I was on the 15th floor of the Southern
U.S. District Court in New York in the courtroom of Judge Katherine
Forrest last Tuesday. It was the final hearing in the lawsuit I brought
in January against President Barack Obama and Secretary of Defense Leon
Panetta. I filed the suit, along with lawyers Carl J. Mayer and Bruce I.
Afran, over Section 1021
of the National Defense Authorization Act (NDAA). We were late joined
by six co-plaintiffs including Noam Chomsky and Daniel Ellsberg.
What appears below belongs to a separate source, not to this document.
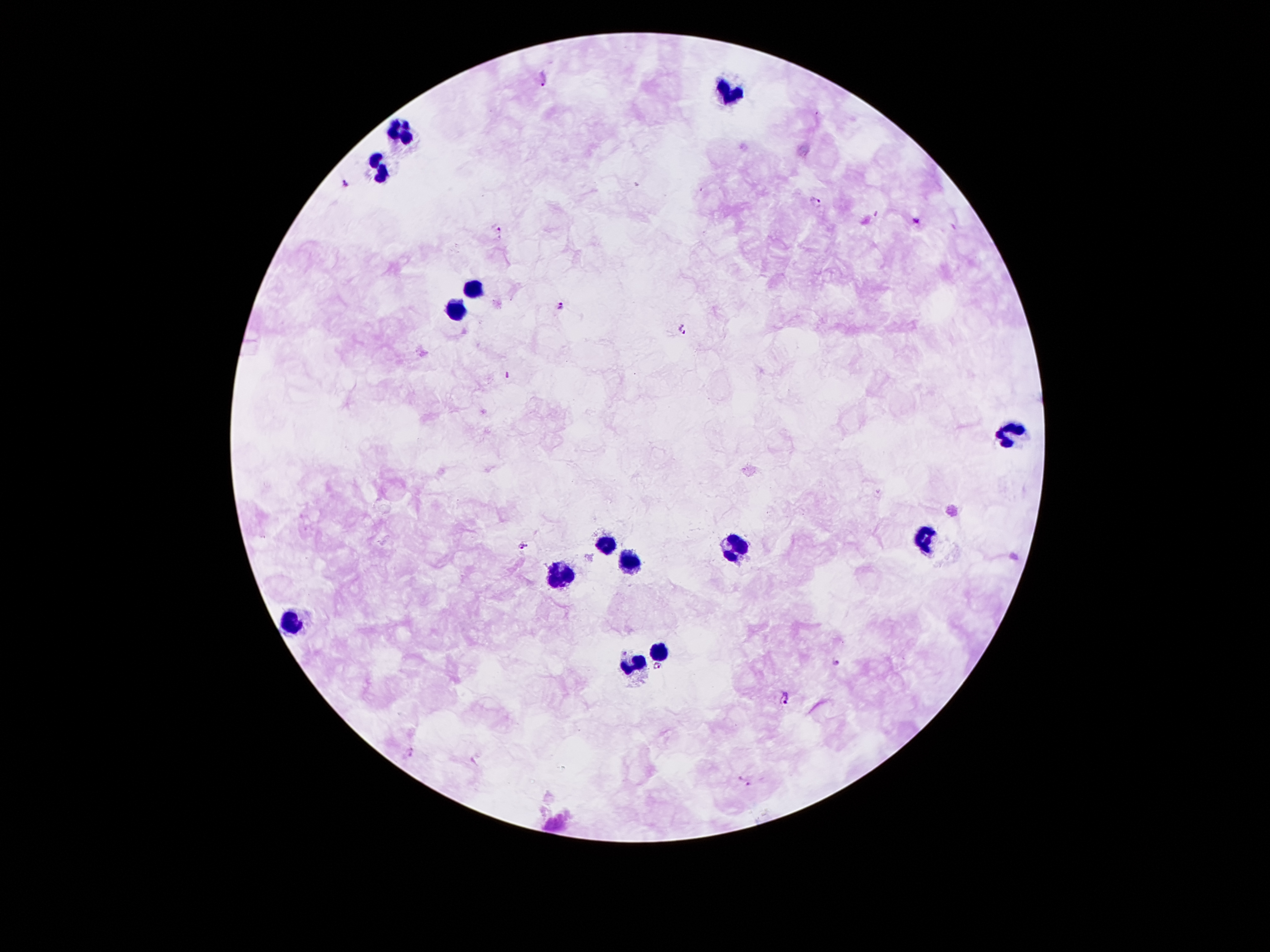

Approximate object centers, in pixels from the top-left corner. Leukocyte locations: (x=728, y=89), (x=400, y=126), (x=378, y=168), (x=473, y=288), (x=456, y=310), (x=1015, y=432), (x=923, y=538), (x=603, y=546), (x=738, y=548), (x=630, y=564), (x=562, y=575), (x=291, y=619), (x=660, y=649), (x=635, y=662). Malaria parasite locations: (x=544, y=80), (x=346, y=183), (x=819, y=202), (x=916, y=221), (x=497, y=227), (x=561, y=307), (x=681, y=330), (x=507, y=375), (x=522, y=546), (x=836, y=662), (x=658, y=667), (x=786, y=699), (x=745, y=782). Patient malaria status: positive for Plasmodium falciparum. Thick peripheral-blood smear. Image is 1270×952 pixels. One field from this slide. Smartphone photograph taken through the microscope eyepiece. Giemsa stain. 100x magnification.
This section of the NDAA, signed into law
by Obama on Dec. 31, 2011, obliterates some of our most important
constitutional protections. It authorizes the executive branch to order
the military to seize U.S. citizens deemed to be terrorists or
associated with terrorists. Those taken into custody by the military,
which becomes under the NDAA a domestic law enforcement agency, can be
denied due process and habeas corpus and held indefinitely in military
facilities. Any activist or dissident, whose rights were once protected
under the First Amendment, can be threatened under this law with
indefinite incarceration in military prisons, including our offshore
penal colonies. The very name of the law itself—the Homeland Battlefield
Bill—suggests the totalitarian credo of endless war waged against
enemies within “the homeland” as well as those abroad.
“The essential thrust of the NDAA is to
create a system of justice that violates the separation of powers,”
Mayer told the court. “[The Obama administration has] taken detention
out of the judicial branch and put it under the executive branch.”